◆ Task ◆
Using the listing, copy each whole line that features "实验研究问题的提出".

◆ Data records ◆
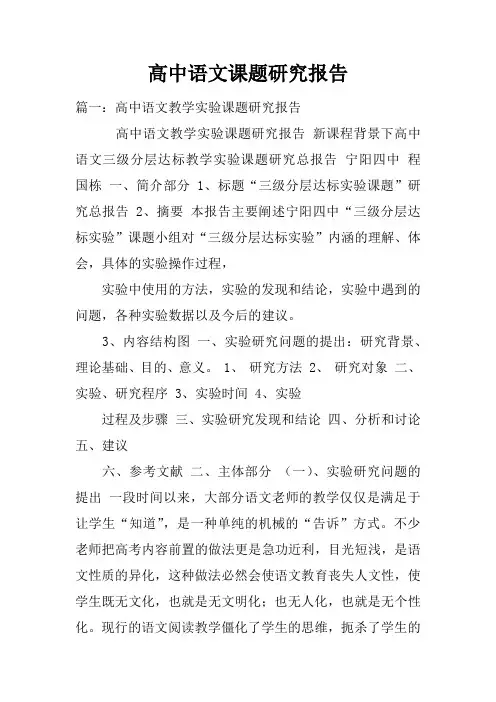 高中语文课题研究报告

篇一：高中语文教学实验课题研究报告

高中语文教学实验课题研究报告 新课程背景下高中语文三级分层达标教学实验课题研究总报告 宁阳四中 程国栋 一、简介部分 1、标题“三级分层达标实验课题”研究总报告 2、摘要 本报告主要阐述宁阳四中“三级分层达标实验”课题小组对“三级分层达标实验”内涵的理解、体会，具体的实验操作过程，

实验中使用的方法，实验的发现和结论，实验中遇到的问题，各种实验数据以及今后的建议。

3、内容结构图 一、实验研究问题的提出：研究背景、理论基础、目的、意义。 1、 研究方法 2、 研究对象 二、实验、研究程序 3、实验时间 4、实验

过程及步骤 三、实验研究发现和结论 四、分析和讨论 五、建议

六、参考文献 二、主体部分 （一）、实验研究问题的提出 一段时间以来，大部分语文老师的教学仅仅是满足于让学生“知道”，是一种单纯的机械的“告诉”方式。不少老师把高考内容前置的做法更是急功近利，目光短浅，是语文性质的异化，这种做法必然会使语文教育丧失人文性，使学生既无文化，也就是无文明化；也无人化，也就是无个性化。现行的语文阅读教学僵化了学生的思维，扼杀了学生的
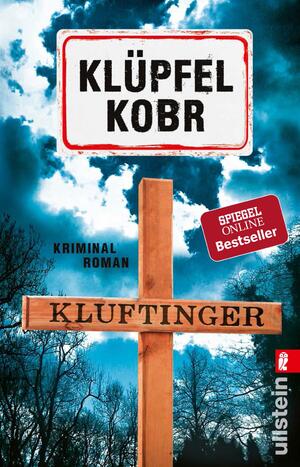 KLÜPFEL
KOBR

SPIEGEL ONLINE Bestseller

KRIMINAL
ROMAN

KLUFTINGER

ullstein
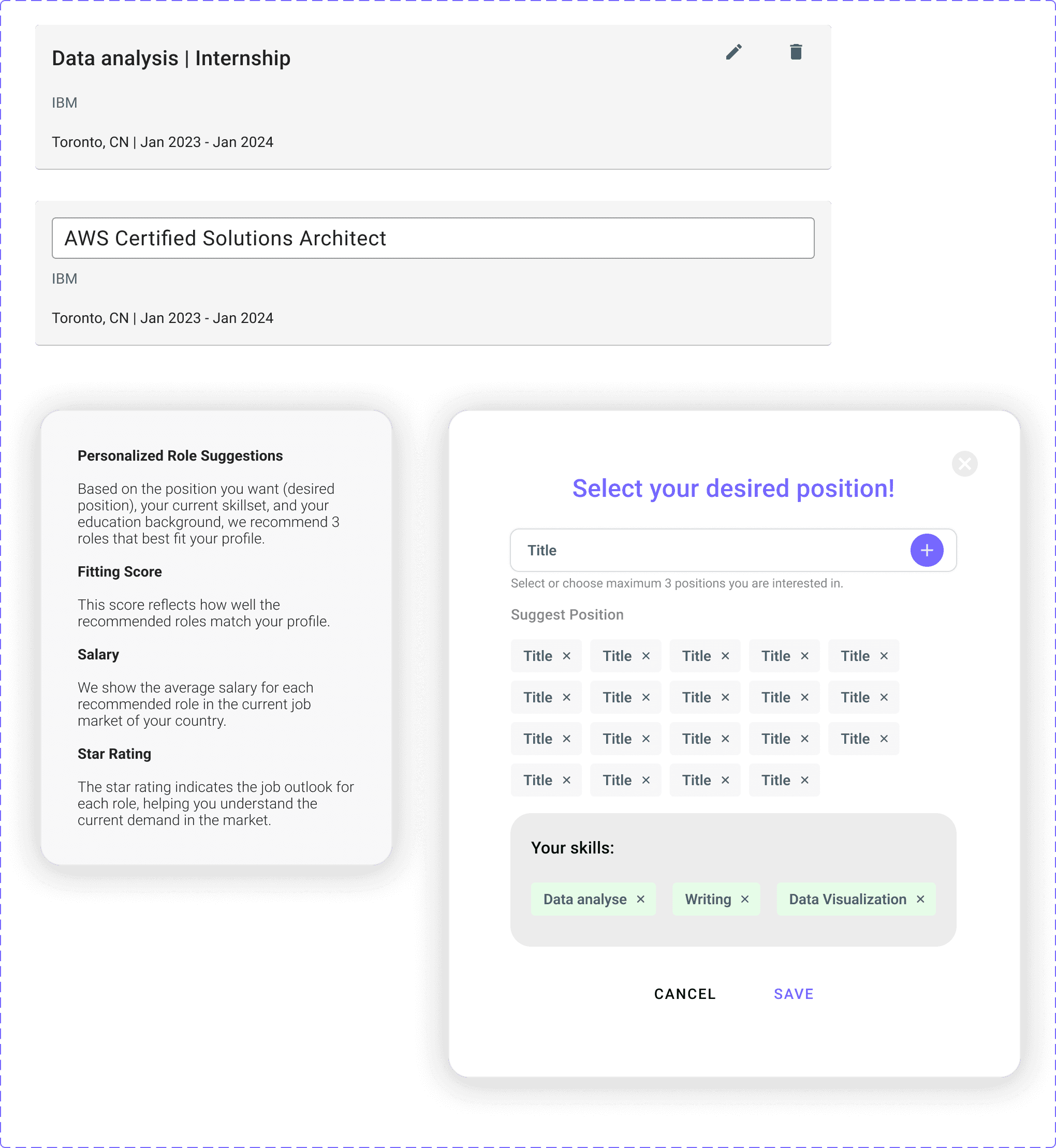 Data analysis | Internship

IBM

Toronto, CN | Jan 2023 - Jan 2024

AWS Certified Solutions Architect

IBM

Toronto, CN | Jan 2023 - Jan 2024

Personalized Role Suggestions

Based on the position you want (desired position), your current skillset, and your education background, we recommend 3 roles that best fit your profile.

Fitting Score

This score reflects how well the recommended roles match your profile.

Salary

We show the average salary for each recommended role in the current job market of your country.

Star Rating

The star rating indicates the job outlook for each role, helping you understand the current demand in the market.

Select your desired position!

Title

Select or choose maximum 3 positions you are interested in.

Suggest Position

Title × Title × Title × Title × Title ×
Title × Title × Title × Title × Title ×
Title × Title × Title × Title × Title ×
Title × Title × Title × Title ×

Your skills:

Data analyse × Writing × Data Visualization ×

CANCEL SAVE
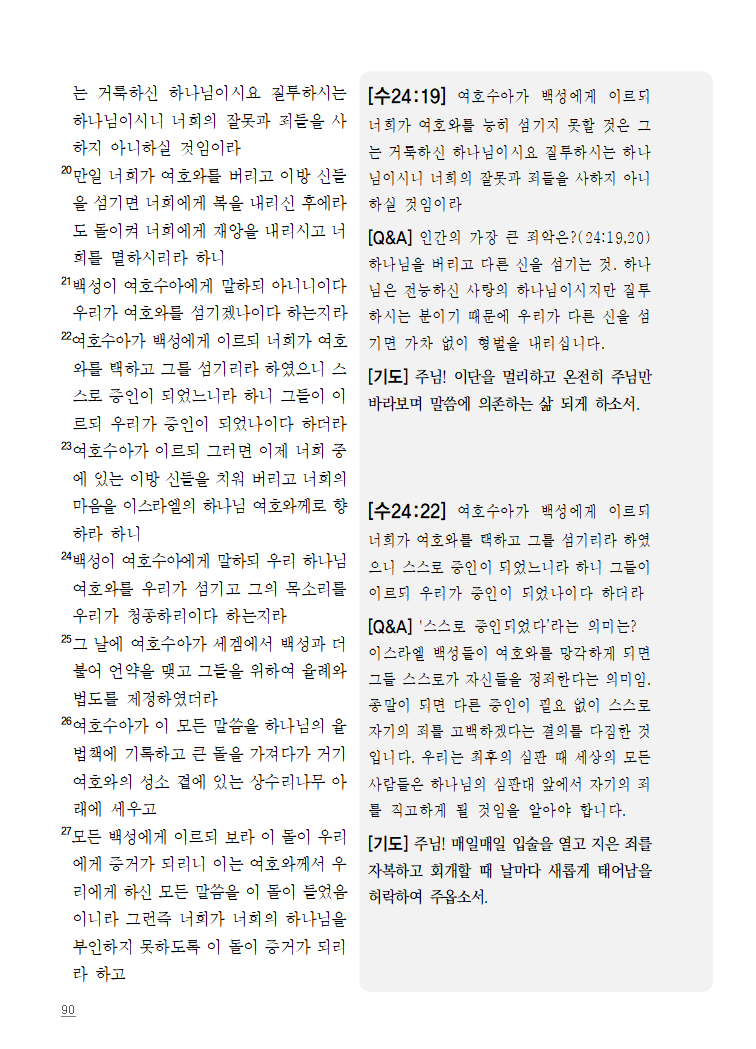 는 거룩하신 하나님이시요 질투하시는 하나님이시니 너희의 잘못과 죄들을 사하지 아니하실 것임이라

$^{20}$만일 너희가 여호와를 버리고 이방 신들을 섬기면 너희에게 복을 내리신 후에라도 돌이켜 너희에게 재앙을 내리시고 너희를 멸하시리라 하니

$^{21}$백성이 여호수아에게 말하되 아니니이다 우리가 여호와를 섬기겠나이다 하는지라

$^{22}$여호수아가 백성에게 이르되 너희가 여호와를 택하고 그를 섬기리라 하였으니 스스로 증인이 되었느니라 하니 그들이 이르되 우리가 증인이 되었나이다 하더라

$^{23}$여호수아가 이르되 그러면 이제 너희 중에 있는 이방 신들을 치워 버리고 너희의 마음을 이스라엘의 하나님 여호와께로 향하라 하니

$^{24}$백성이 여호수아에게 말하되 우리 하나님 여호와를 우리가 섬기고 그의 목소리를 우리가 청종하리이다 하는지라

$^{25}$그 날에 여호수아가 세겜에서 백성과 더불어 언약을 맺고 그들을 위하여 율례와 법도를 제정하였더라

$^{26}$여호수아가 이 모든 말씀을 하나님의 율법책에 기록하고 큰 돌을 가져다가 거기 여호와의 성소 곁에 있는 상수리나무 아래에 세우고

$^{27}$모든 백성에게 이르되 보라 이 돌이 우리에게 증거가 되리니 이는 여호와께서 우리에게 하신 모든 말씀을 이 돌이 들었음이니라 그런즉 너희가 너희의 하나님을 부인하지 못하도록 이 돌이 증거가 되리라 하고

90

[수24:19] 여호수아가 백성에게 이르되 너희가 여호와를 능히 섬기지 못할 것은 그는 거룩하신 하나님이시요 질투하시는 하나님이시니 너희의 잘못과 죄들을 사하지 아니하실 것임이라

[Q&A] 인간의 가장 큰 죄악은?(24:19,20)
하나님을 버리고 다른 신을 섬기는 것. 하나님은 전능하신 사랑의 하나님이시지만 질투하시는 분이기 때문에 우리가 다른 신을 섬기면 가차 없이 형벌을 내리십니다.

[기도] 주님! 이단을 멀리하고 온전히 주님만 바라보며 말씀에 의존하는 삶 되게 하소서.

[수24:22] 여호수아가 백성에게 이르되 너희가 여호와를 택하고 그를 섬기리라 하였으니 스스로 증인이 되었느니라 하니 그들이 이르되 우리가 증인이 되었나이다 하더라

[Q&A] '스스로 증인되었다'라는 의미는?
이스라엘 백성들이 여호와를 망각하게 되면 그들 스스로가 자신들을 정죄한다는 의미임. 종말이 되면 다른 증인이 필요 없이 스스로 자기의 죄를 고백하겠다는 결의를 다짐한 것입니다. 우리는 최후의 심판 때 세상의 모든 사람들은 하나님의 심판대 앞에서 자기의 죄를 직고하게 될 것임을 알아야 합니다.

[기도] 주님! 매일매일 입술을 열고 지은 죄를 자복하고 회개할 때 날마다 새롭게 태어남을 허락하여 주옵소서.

---

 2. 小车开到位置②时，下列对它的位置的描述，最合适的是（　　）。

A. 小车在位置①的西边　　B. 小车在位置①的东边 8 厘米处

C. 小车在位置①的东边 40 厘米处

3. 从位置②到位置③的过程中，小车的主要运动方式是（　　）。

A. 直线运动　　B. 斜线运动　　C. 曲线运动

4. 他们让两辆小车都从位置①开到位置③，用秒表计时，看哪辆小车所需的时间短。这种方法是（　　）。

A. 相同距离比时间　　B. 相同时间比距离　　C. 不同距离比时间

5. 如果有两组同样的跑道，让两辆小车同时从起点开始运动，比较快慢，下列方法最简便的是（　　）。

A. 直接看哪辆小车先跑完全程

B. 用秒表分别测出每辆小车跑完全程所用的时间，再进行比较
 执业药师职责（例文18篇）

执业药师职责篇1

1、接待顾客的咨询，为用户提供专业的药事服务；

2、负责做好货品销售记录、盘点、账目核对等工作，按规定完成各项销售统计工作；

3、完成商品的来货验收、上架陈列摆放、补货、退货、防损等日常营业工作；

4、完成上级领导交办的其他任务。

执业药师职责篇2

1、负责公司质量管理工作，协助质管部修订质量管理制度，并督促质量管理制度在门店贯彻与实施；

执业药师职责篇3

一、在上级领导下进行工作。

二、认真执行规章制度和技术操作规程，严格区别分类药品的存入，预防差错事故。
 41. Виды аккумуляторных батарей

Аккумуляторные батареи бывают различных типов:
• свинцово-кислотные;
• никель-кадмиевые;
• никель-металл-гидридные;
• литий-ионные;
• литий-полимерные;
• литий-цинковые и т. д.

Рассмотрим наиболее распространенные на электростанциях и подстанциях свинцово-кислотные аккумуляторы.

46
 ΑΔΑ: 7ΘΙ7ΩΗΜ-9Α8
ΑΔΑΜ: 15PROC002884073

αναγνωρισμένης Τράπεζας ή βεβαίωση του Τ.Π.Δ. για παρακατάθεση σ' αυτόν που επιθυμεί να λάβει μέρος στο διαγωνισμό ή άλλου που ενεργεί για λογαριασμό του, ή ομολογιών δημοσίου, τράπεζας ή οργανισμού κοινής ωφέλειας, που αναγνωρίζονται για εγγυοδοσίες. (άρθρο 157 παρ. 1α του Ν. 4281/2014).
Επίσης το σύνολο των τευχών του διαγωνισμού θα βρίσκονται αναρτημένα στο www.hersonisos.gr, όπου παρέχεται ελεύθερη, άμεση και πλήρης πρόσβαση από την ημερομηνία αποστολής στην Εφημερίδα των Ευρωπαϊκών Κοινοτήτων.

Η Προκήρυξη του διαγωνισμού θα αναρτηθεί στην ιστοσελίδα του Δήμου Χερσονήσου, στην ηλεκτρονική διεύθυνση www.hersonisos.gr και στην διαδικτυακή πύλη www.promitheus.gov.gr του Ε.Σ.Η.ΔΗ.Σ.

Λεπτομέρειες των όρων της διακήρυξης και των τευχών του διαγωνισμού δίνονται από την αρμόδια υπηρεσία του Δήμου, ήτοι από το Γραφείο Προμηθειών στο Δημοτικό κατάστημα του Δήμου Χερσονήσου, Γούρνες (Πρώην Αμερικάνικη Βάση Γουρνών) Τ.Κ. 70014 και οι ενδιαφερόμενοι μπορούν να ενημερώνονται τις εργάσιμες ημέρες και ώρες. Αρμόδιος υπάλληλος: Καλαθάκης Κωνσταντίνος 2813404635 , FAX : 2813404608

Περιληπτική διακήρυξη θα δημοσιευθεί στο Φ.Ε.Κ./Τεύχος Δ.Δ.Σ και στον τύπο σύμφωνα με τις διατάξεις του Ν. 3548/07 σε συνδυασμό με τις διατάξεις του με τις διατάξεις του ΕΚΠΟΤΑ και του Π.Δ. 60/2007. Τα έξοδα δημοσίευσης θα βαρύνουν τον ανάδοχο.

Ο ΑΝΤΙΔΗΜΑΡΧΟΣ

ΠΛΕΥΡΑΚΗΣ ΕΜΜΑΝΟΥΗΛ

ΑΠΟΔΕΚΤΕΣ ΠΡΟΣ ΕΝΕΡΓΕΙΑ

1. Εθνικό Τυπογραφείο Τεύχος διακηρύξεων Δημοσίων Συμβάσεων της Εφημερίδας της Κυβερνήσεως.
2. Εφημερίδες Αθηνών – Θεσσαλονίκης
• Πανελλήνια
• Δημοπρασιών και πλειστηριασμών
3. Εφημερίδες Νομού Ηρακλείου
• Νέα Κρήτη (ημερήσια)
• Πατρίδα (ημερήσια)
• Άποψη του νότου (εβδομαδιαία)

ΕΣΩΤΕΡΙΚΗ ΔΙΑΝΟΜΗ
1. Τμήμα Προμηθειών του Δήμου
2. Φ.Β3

* * *

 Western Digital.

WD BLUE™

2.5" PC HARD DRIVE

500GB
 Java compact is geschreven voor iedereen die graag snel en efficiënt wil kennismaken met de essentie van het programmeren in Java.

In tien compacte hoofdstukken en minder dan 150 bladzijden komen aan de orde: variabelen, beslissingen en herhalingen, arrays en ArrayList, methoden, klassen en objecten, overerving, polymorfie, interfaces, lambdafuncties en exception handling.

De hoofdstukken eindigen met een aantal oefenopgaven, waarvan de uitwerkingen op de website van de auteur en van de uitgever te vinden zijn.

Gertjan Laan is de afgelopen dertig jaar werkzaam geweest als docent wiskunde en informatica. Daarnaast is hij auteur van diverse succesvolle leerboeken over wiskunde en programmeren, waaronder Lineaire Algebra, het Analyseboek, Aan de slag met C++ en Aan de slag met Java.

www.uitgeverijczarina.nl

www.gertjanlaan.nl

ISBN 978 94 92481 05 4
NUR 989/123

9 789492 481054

◆ Finished task ◆
3、内容结构图 一、实验研究问题的提出：研究背景、理论基础、目的、意义。 1、 研究方法 2、 研究对象 二、实验、研究程序 3、实验时间 4、实验
六、参考文献 二、主体部分 （一）、实验研究问题的提出 一段时间以来，大部分语文老师的教学仅仅是满足于让学生“知道”，是一种单纯的机械的“告诉”方式。不少老师把高考内容前置的做法更是急功近利，目光短浅，是语文性质的异化，这种做法必然会使语文教育丧失人文性，使学生既无文化，也就是无文明化；也无人化，也就是无个性化。现行的语文阅读教学僵化了学生的思维，扼杀了学生的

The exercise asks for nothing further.